The Honest Lottery Act (HB 156) passed House Judiciary B Committee unanimously last Wednesday marking the first step toward introducing truth in lottery advertising. The bill has 57 co-sponsors and widespread, bipartisan support in the House.
In August 2005, the General Assembly narrowly passed the North Carolina State Lottery Act establishing the North Carolina Education Lottery (NCEL). Advertising began on March 27, 2006. NCEL offers 5 major games (Carolina Pick 3, Carolina Pick 4, Carolina Cash 5, NC Mega Millions, NC Powerball) and 69 different types of scratch off tickets at over 6,600 retailers throughout the state.
The 2005 bill did little to regulate the tactics used to advertise the lottery. It did not ensure completely honest advertisements. Although advertisements were required to include the overall odds of winning something, there was no requirement that advertisements include the odds of winning the prize with the largest value—the value that most people play to win. So while the overall probability of winning any amount of money, from $5 to $500,000, may be 1 in 3.90, the probably of winning the top prize may only be 1 in 800,000.
The Honest Lottery Act includes the following requirements for advertisements:
- Advertising that states a total of payments to be paid over a period of time must also state the present value of the prize.
- Advertising that states the probability of winning a prize must not omit the value of the lowest prize to be won.

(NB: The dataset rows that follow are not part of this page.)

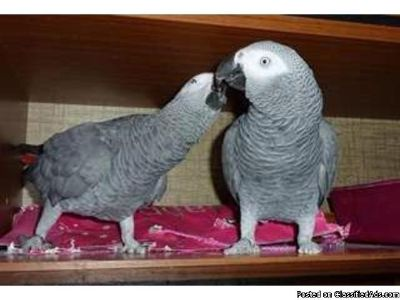 African Grey Male And Female for adoption
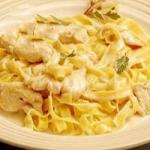 American Pasta with Chicken and Mushrooms in Cream Sauce Appetizer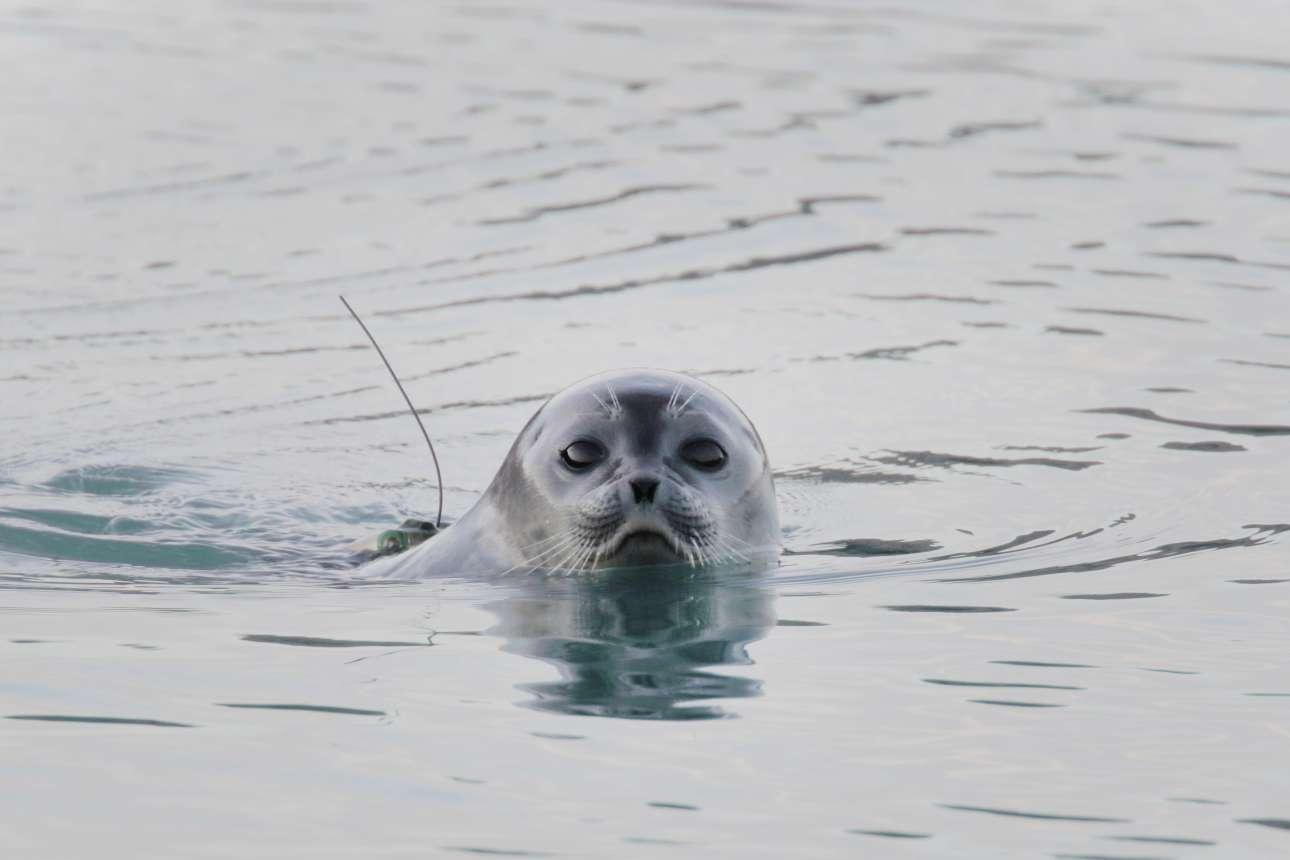 Φώκια με ειδικό εξοπλισμό για τη συλλογή στοιχείων δεμένο στην πλάτη της κολυμπάει στα νερά του φιορδ Ilulissat, στη νοτιοδυτική Γροιλανδία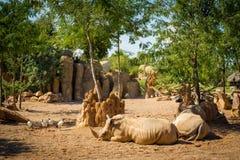 Twee rinocerossen die op het zand in de dierentuin van Valencia op een hete zonnige dag liggen Stock Foto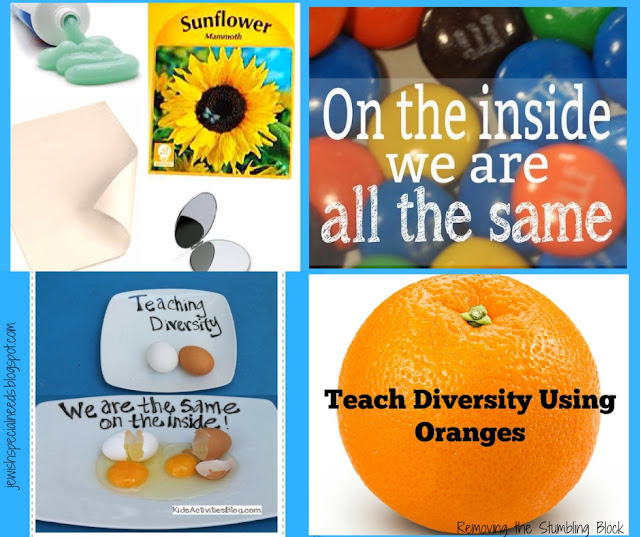 Activities for Diversity and Disability Inclusion; Removing the Stumbling Block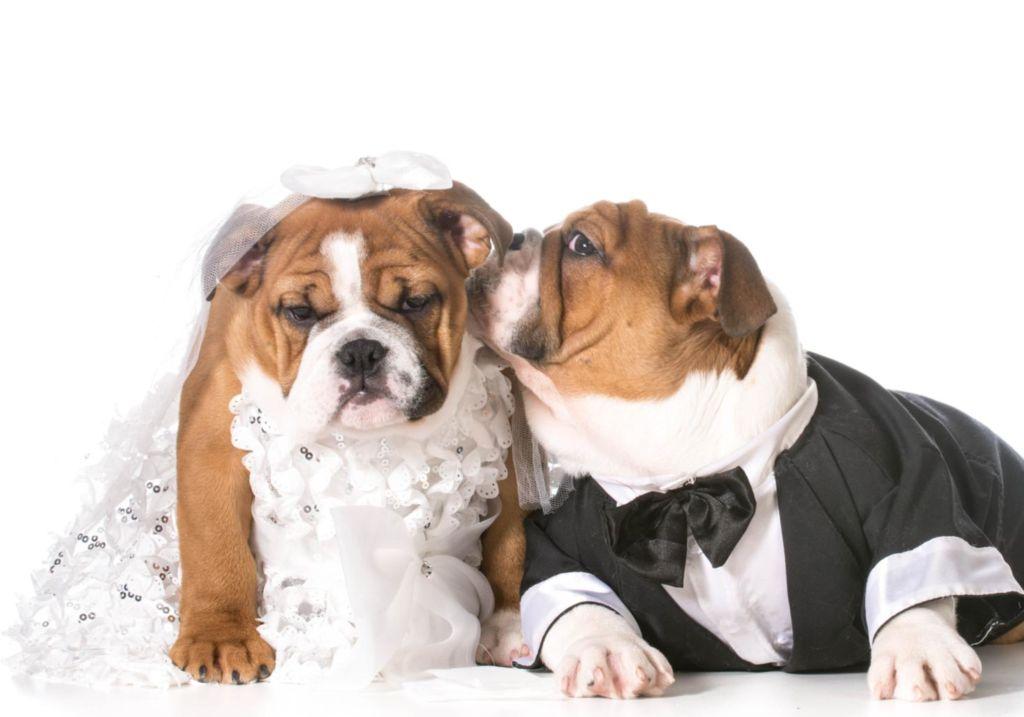 Кастрация собак: плюсы и минусы, в каком возрасте лучше делать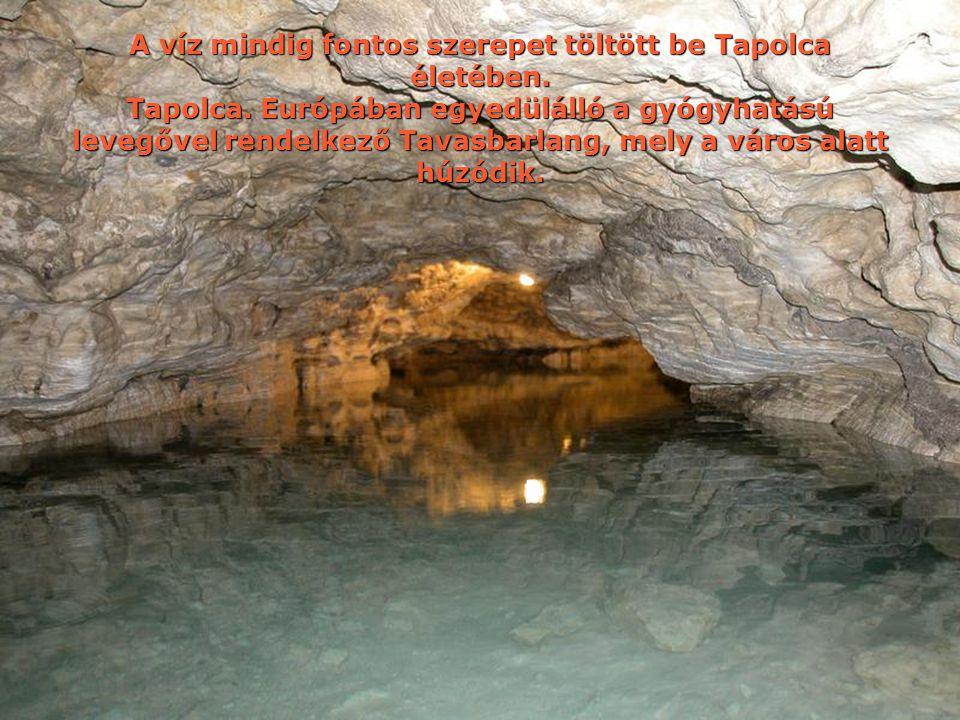 A víz mindig fontos szerepet töltött be Tapolca életében.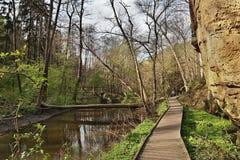 Drewniana ścieżka przy wiosny Peklo doliną z Robecsky potoka zatoczką i duża skała w Machuv kraju regionie turystycznym Obraz Royalty Free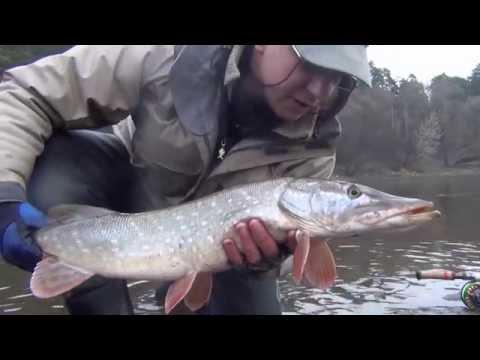 рыбалка ловить на как хлыст в русская игре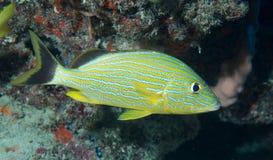 Espèces d'un Océan Atlantique des poissons Photo libre de droits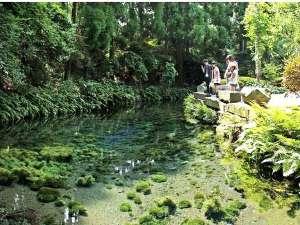 南阿蘇・高原の家 ノア:車で3分の日本名水百選「白川水源」。阿蘇火口まで25分、高千穂まで1時間、熊本空港まで40分。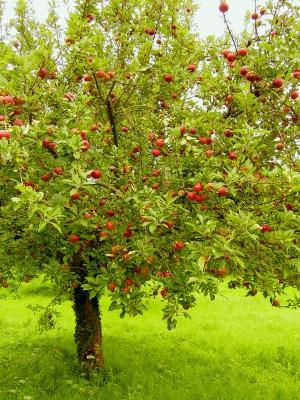 Ein Mus für alle Freunde von gesundem Essen: Äpfel! Foto: (c) Löwenzahn  / pixelio.de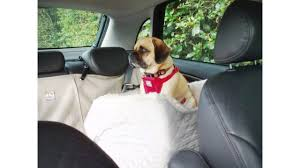 shop online snoozer lookout dog car seat snoozer pet beds youtube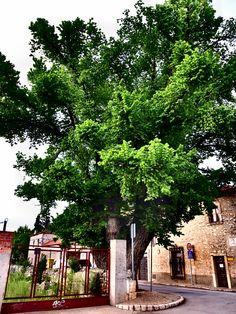 La Olma Centenaria . Unico superviviente de los plantados Goyeneche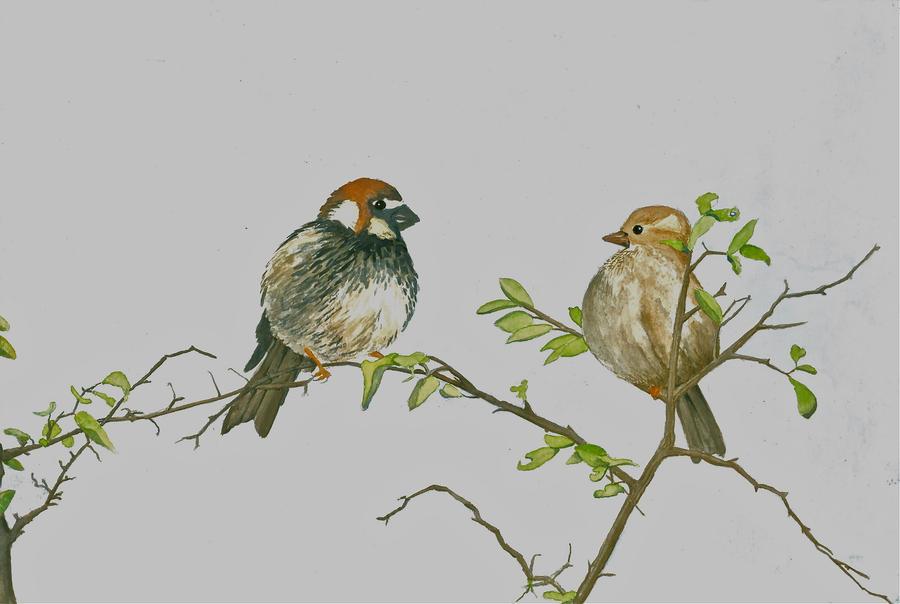 Watercolour birds by JettieHier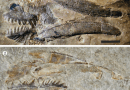 Just out | Exceptionally preserved conodont apparatuses with giant elements from the Middle Ordovician Winneshiek Konservat-Lagerstätte, Iowa, USA @ Journal of Paleontology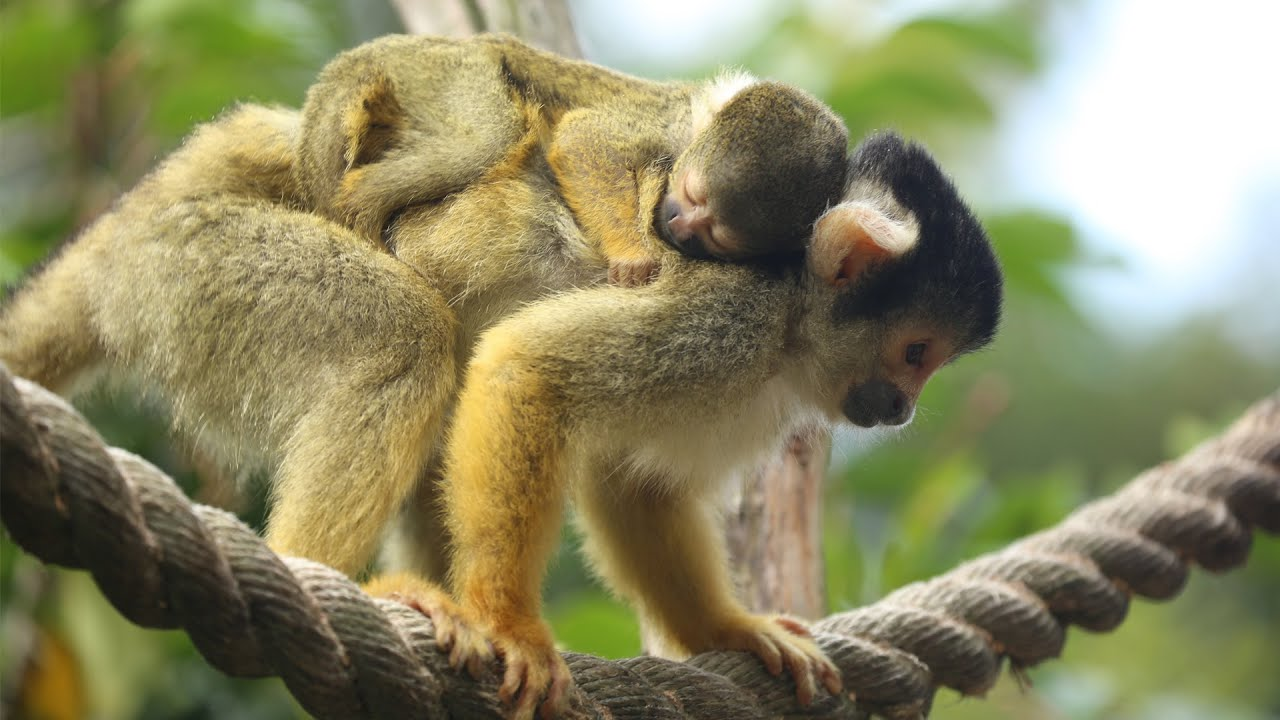adorable baby squirrel monkey youtube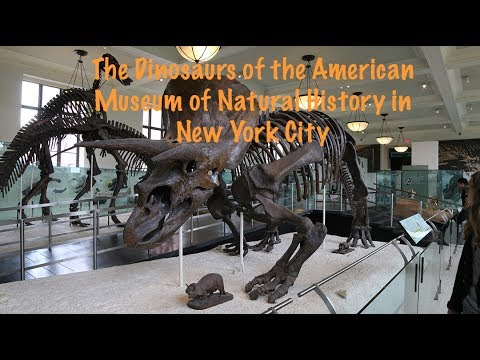The Dinosaurs Of The American Museum In New York City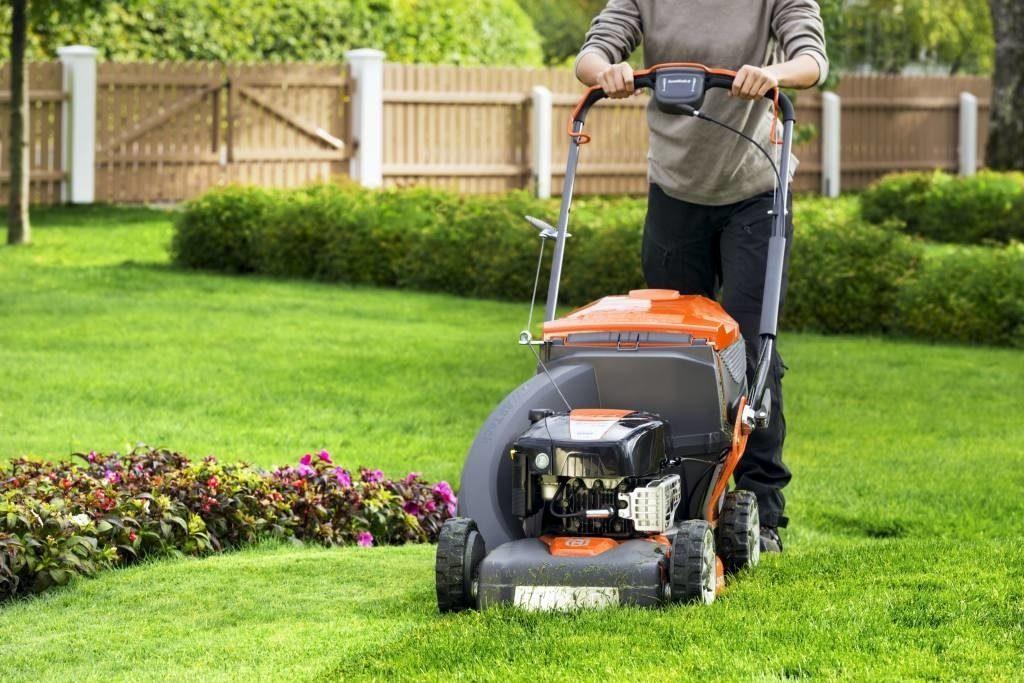 Как выбрать недорогую и надежную газонокосилку?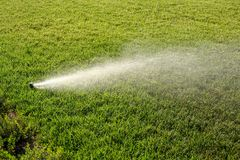 Sprinkler watering new lawn. Sprinkler system working on fresh green grass Stock Image
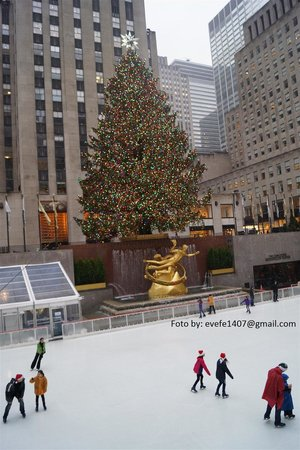 The Rink at Rockefeller Center : pista rockfeler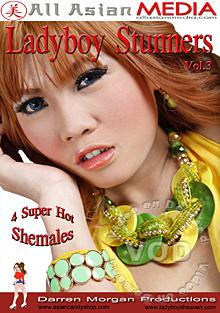 Lady Boy Stunners Vol. 3 Box Cover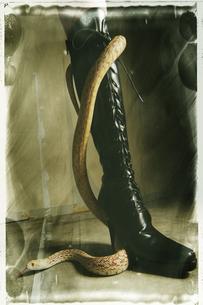 SM 黒いブーツとへびの写真素材 [FYI03206521]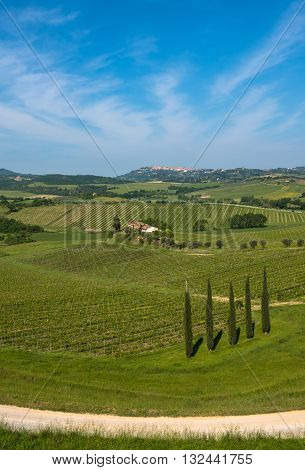Highly detailed image of typical tuscan landscape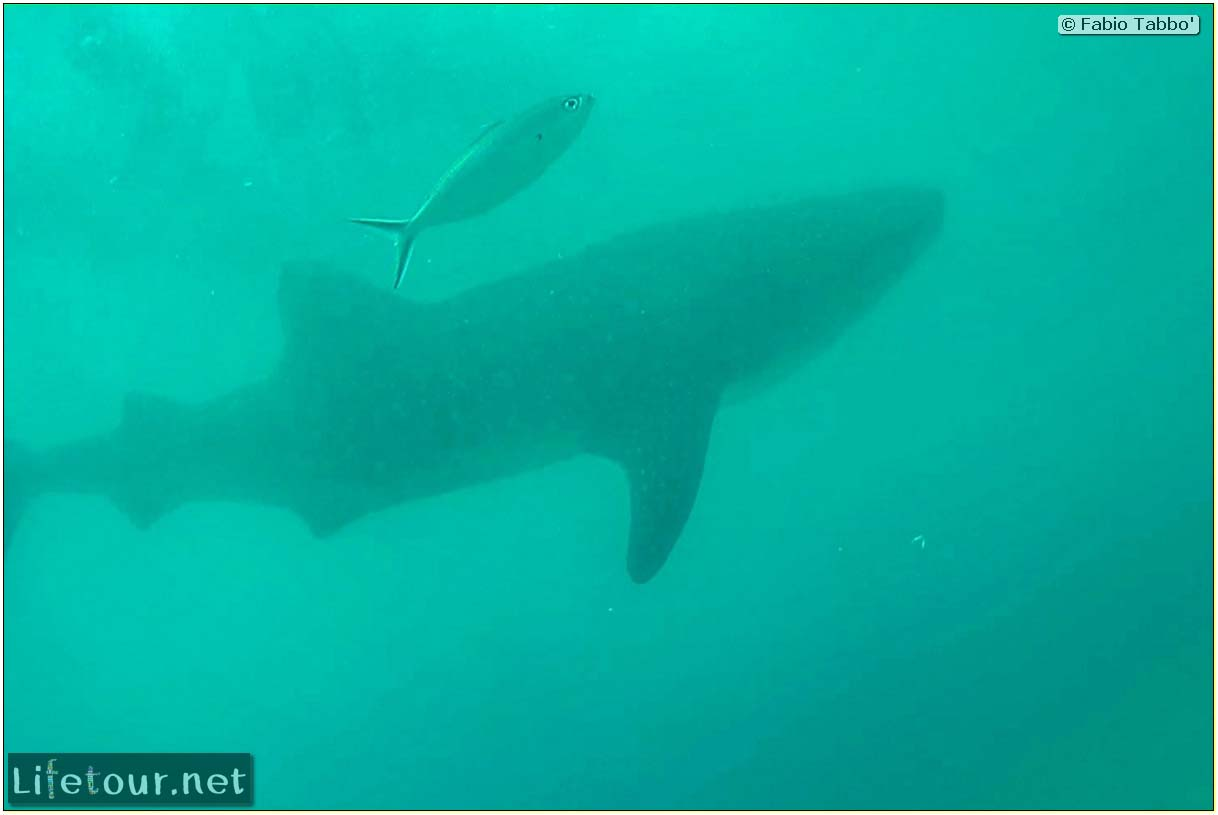 Oslob-Scuba-Diving-with-whale-sharks-Scuba-diving-with-whale-sharks-45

- When stating the odds of winning a prize the advertisement, at a minimum, must include the odds of winning the prize with the largest value.
- Advertising or sponsorship of the NCEL in connection with any high school or collegiate sport or sporting event is prohibited.
- Advertisements must not refer to the role of accountants or auditors.
The University of North Carolina must develop materials explaining the probabilities and other mathematical features of a lottery game. This information will be included in high school civics and math courses.
Critics argue that people are smart enough to make their own decisions and can recognize that their actual chances of winning are minimal. Yet many studies and articles show that not including true probabilities affects consumer behavior. Other studies and articles recognize the manipulation techniques that lottery advertisements employ to entice people to place. The 1999 National Gambling Impact Study Commission’s Final Report even recognizes the criticism that “in pursuit of revenues, some lotteries have employed overly aggressive—and even deceptive—advertising and marketing methods.”
Because the state of North Carolina runs the lottery it is not subject to federal “Truth-in-Advertising” standards. In any other circumstance, the government would not tolerate such blatant misrepresentations of the facts. The Honest Lottery Act holds the North Carolina Education Lottery to higher standards.